Führe den Text über den Philanthropismus nach seinem letzten Satz weiter.

Textauszug
━━━━━━━━━━━━━━━━

Erschienen in Ausgabe: No 55 (9/2010) | Letzte Änderung: 29.08.10 |
von Michael Lausberg
Als Philanthropismus wird die Lehre von der Erziehung zur
Natürlichkeit, Vernunft und Menschenfreundschaft bezeichnet. Das
Erziehungsprogramm des Philanthropismus, eines wesentlichen Zweiges der
deutschen Pädagogik während der Aufklärung (1720-1790), stand am Anfang der
modernen Bildungsreformen im 19. Jahrhundert.[1] Schon vor dem Erscheinen von Rousseaus
"Emile" verfolgten philanthropische Pädagogen eine Erziehung, die auf
die Natur von Kindern und Jugendlichen abgestimmt war. Im Mittelpunkt der
Erziehung standen keine „gottgeschaffene“ kosmologische Weltordnung, sondern
der Mensch und eine von seinem Verstand ausgehende Ordnung. Alles Naturwidrige
und Mechanische wurde in dieser Erziehungstheorie verworfen und durch eine
naturgemäße freie Entwicklung des Kindes durch weitgehend selbsttätiges Lernen
ersetzt. Der Philanthropismus lehnte jede bekenntnismäßige und kirchliche
Bindung der Schule ab.

━━━━━━━━━━━━━━━━

Vorliegendes Material
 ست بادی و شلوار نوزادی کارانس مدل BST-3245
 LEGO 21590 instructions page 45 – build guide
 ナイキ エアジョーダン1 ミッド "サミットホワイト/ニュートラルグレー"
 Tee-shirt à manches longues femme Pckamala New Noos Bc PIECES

━━━━━━━━━━━━━━━━

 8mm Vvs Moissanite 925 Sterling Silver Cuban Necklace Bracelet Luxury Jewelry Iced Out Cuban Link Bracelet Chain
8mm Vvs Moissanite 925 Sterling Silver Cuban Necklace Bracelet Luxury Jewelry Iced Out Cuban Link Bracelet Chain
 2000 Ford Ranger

━━━━━━━━━━━━━━━━

Ergebnis
Zu den maßgeblichen philanthropischen Pädagogen gehörte
Christian Gotthilf Salzmann. Das von Salzmann 1784 gegründete und danach
schrittweise ausgebaute Philanthropin in Schnepfenthal bei Gotha wurde zur
erfolgreichsten Musterschule des 18. Jahrhunderts, weil hier die pädagogische
Praxis im philanthropischen Schulalltag ausgebaut wurde und deshalb die Schule
von Salzmanns Nachkommen bis 1945 weitergeführt werden konnte.[2] Vor seiner Schulgründung hatte Salzmann
als Liturg und Religionslehrer am Dessauer Philanthropin gearbeitet und von
dort wichtige innovative Reformelemente nach Schnephenthal mitgebracht. Dazu
reflektierte er in der Gründungsschrift: [3] „Diese Verbindung mit dem Dessauischen
Institut war mir außerordentlich wichtig. Ich kam auf einen Platz, wo
selbstdenkende Erzieher schon seit einigen Jahren mit fast unumschränkter
Freiheit gearbeitet hatten und noch arbeiten, und wurde dadurch in den Stand
gesetzt, zu beurteilen, was in der Erziehungskunst ausführbar oder nicht
ausführbar, warum dieser Plan gelungen, ein anderer gescheitert, wodurch diese
Anstalt so weit gekommen, und aus was für Ursachen sie nicht noch weiter
gekommen sei.“
Für Salzmann war es entscheidend, dass eine Reform von
Schule und Erziehung im philanthropischen Geist empirisch existent war und
mentalitätsverändernde Wirkungen heben konnte.[4] Der wichtigste finanzielle Förderer der
Schnepfenthaler Erziehungsanstalt war Herzog Ernst II. von Gotha-Altenburg. Als
einen weiteren, außergewöhnlichen Vorzug von Schnepfenthal unterstrich Salzmann
die Erziehung zur Sauberkeit und das Erlernen geselliger Umgangsformen. Zentral
war für ihn auch eine Gesundheitserziehung der Kinder, die neben einer
bekömmlichen Ernährung in dem Wissen bestand, selbst gesund zu essen. Er legte
großen Wert über die allgemeinen Bestrebungen der Philanthropen hinaus auf die
körperliche Betätigung. Neben turnerischen Übungen sollte Gartenarbeit
geleistet werden – als Symbol hing über der Tür in Schnepfenthal ein Spaten.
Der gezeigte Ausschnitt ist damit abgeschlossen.